(Task prompt): Rewrite the rows from the start of the rows through the row containing "سلام عليكم نيسان", changing "Residential" to "Commercial" and leaving every other character unchanged. Omit the pictures from the output.

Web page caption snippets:
== == ==
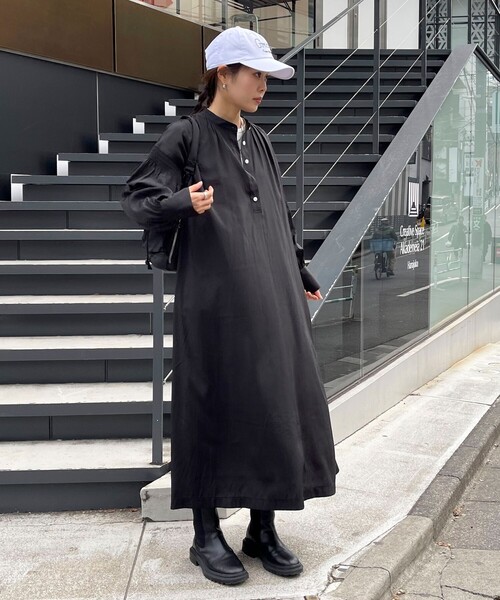 fredy emue（フレディエミュ）の「ブライトローン袖ボリュームワンピース（ペチワンピ付き）（ワンピース・レディース・サックスブルー/ブラック/オフホワイト・38）」の7枚目の写真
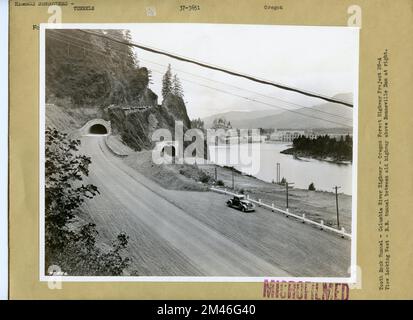 Tooth Rock Tunnel. Originalüberschrift: Tooth Rock Tunnel - Columbia River Highway - Oregon Forest Highway Project 28-A. Blick auf den West-R.-Tunnel zwischen dem alten Highway über dem Bonneville Dam auf der rechten Seite. Bundesstaat: Oregon. Stockfoto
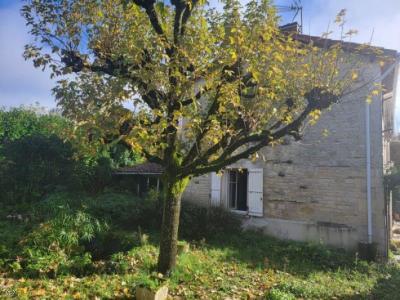 &#8364;129000 - Old 5 Bedroom House - Proche Ruffec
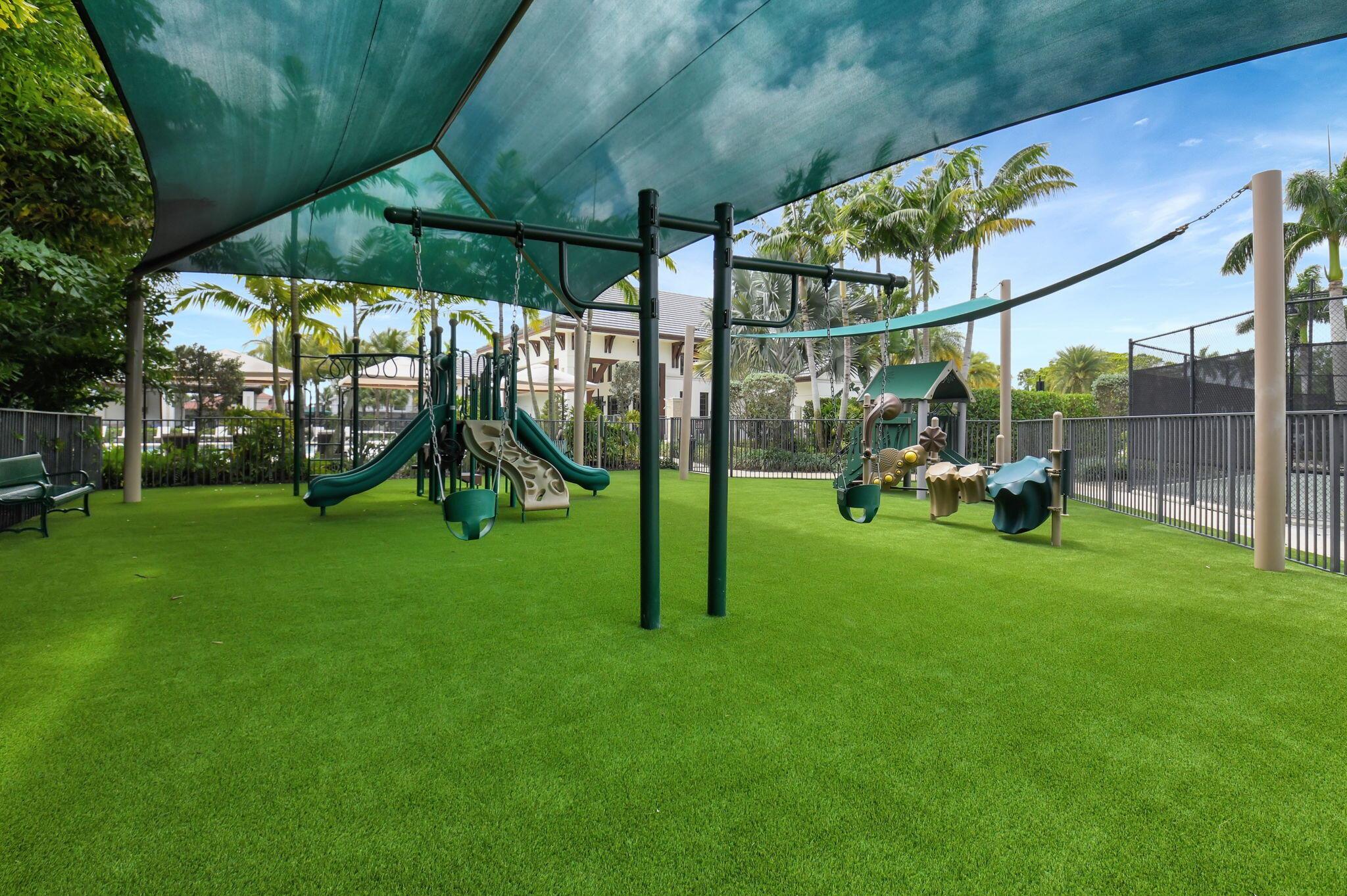 ROYAL PALM POLO - Residential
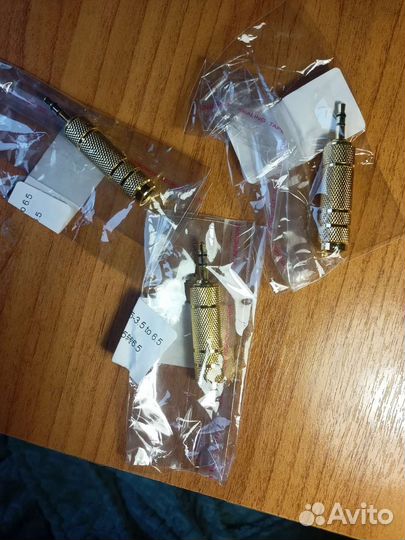 Переходник 3.5 мм (штекер) на 6.3 (гнездо)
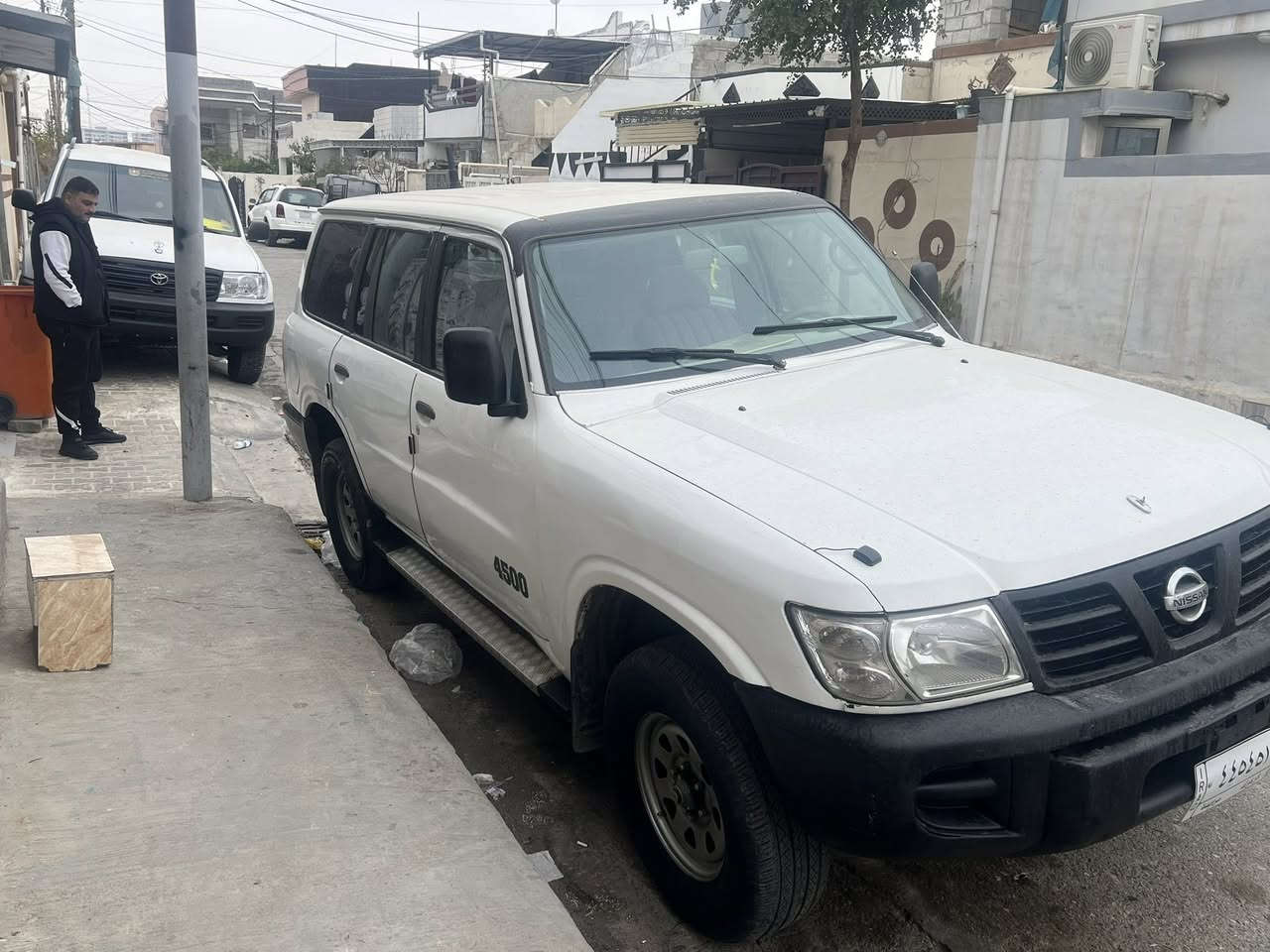 سلام عليكم نيسان بترول للبيع موديل 2002سياره مال مزايده اوراقه كامل رقم ماله هم واصل كير محرك بل شرط شاصي بل شرط سياره صبغ حزام مكان سياره كركوك سعر 68بي مجال مكلف بل نشر خابر صاحب سياره ***********
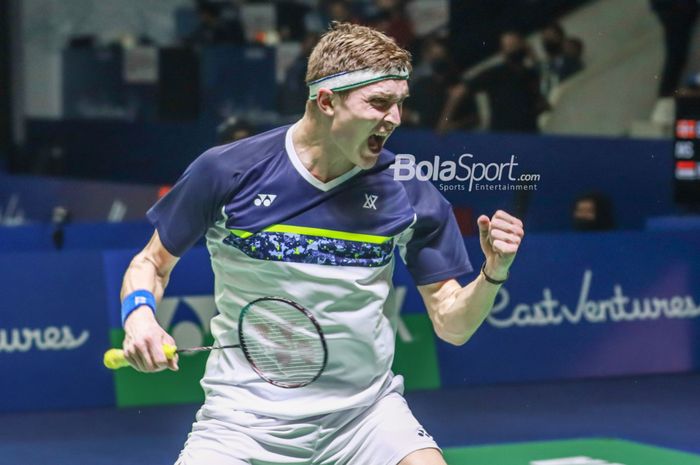 Pebulu tangkis tunggal putra Denmark, Viktor Axelsen, meluapkan ekspresinya saat menghadapi Anthony Sinisuka Ginting (Indonesia) di perempat final Indonesia Open 2022 di Istora Gelora Bung Karno, Senayan, Jakarta, 17 Juni 2022.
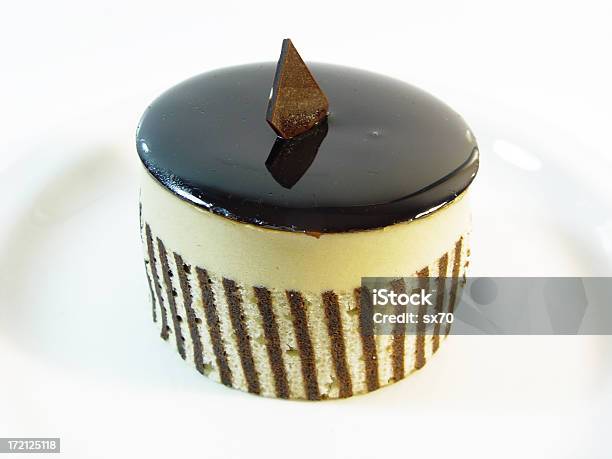 초콜릿 무스 케이크 0명에 대한 스톡 사진 및 기타 이미지 - 0명, 건강에 좋지 않은 음식, 그릇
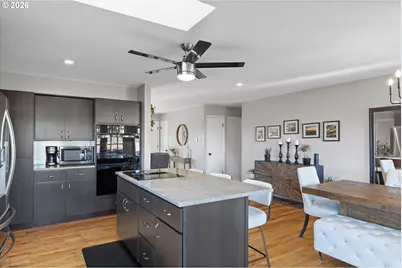 11821 NE Siskiyou St, Portland, OR 97220 - Photo 4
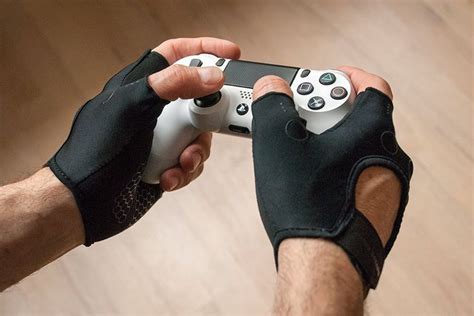 Hexotech Gaming Grip Gloves by Foamy Lizard - Pro Gamer Anti-sweat Fingerless Tactical Gloves ...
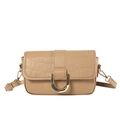 Sac bandoulière beige à texture crocodile avec élégante boucle dorée en forme de D - Khaki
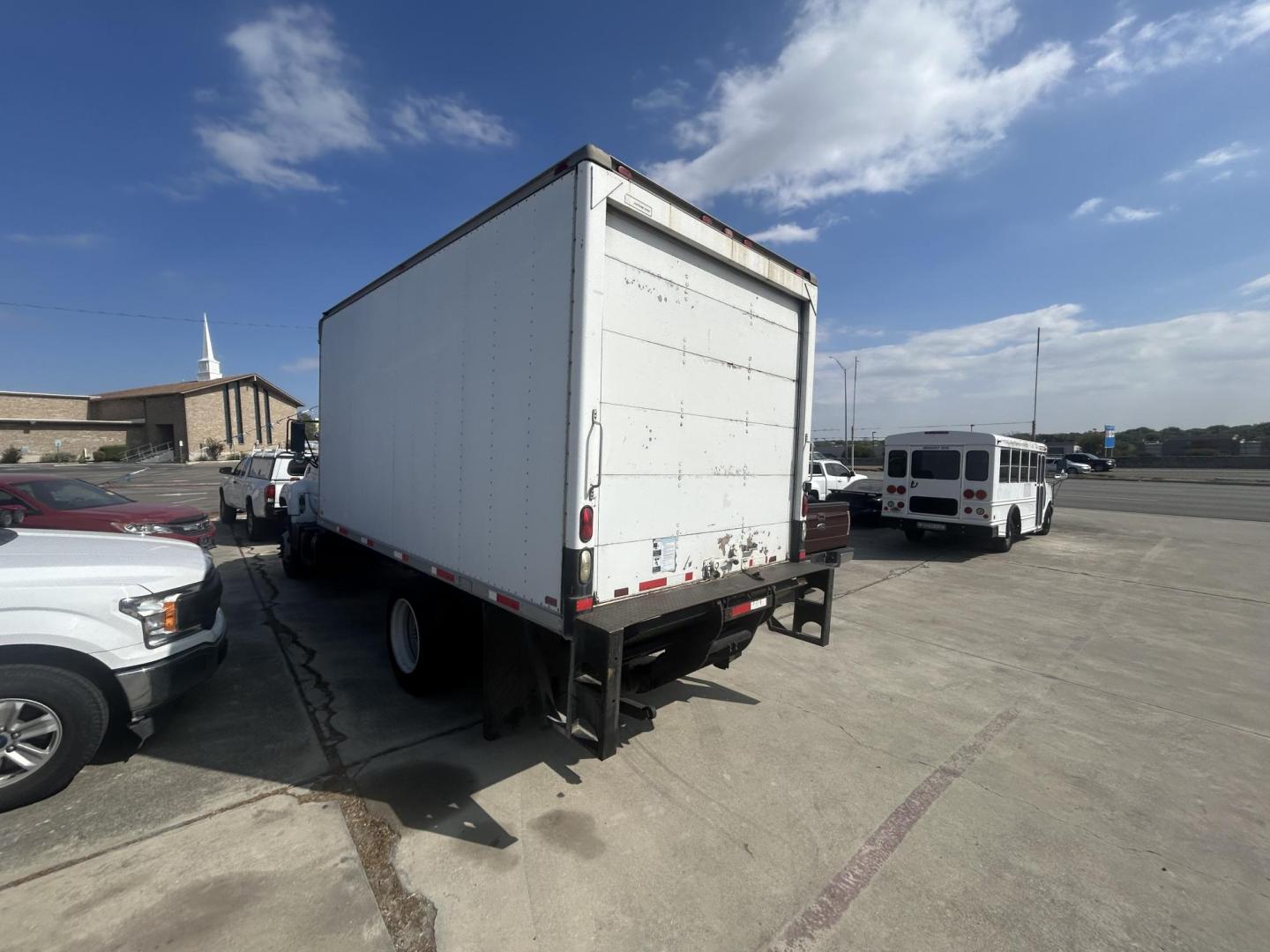 2002 White Chevrolet C7H042 - (1GBJ7H1E62J) with an 8.1L V8 OHV 16V engine, located at 1687 Business 35 S, New Braunfels, TX, 78130, (830) 625-7159, 29.655487, -98.051491 - Photo#6
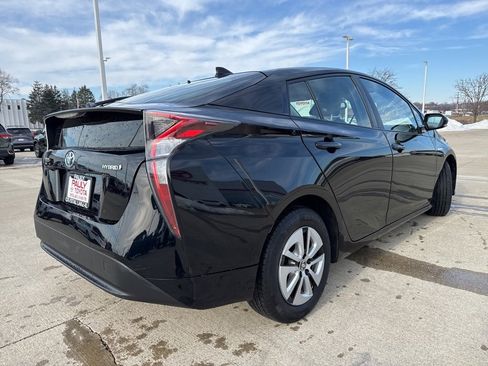 Used 2016 Toyota Prius Four image 3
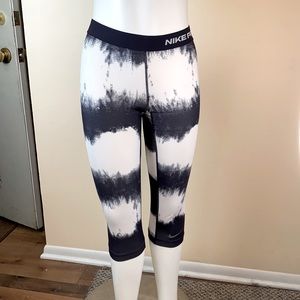 Nike Pro Compression Capri Tights Medium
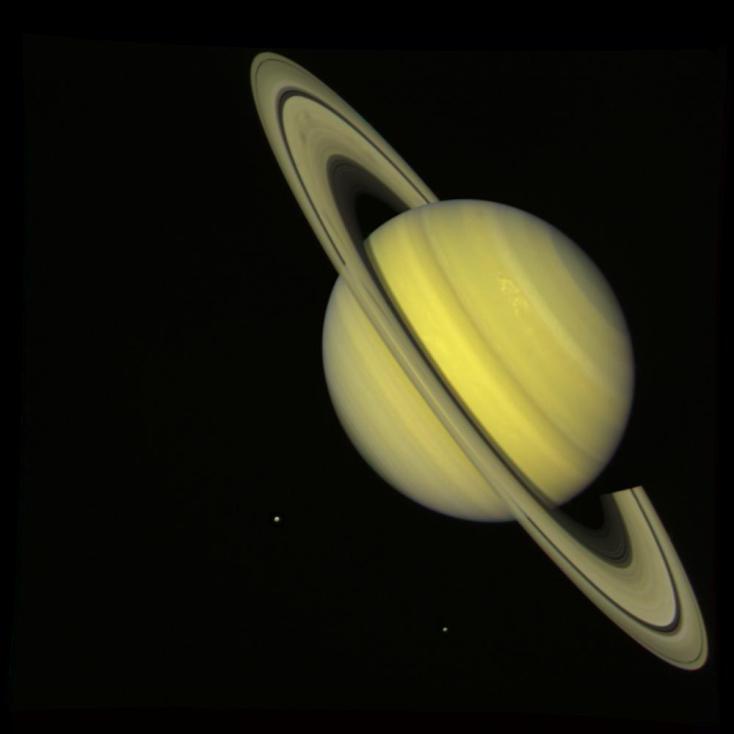 Снимок Сатурна в максимально естественных цветах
== == ==
(Finished task):
 fredy emue（フレディエミュ）の「ブライトローン袖ボリュームワンピース（ペチワンピ付き）（ワンピース・レディース・サックスブルー/ブラック/オフホワイト・38）」の7枚目の写真
 Tooth Rock Tunnel. Originalüberschrift: Tooth Rock Tunnel - Columbia River Highway - Oregon Forest Highway Project 28-A. Blick auf den West-R.-Tunnel zwischen dem alten Highway über dem Bonneville Dam auf der rechten Seite. Bundesstaat: Oregon. Stockfoto
 &#8364;129000 - Old 5 Bedroom House - Proche Ruffec
 ROYAL PALM POLO - Commercial
 Переходник 3.5 мм (штекер) на 6.3 (гнездо)
 سلام عليكم نيسان بترول للبيع موديل 2002سياره مال مزايده اوراقه كامل رقم ماله هم واصل كير محرك بل شرط شاصي بل شرط سياره صبغ حزام مكان سياره كركوك سعر 68بي مجال مكلف بل نشر خابر صاحب سياره ***********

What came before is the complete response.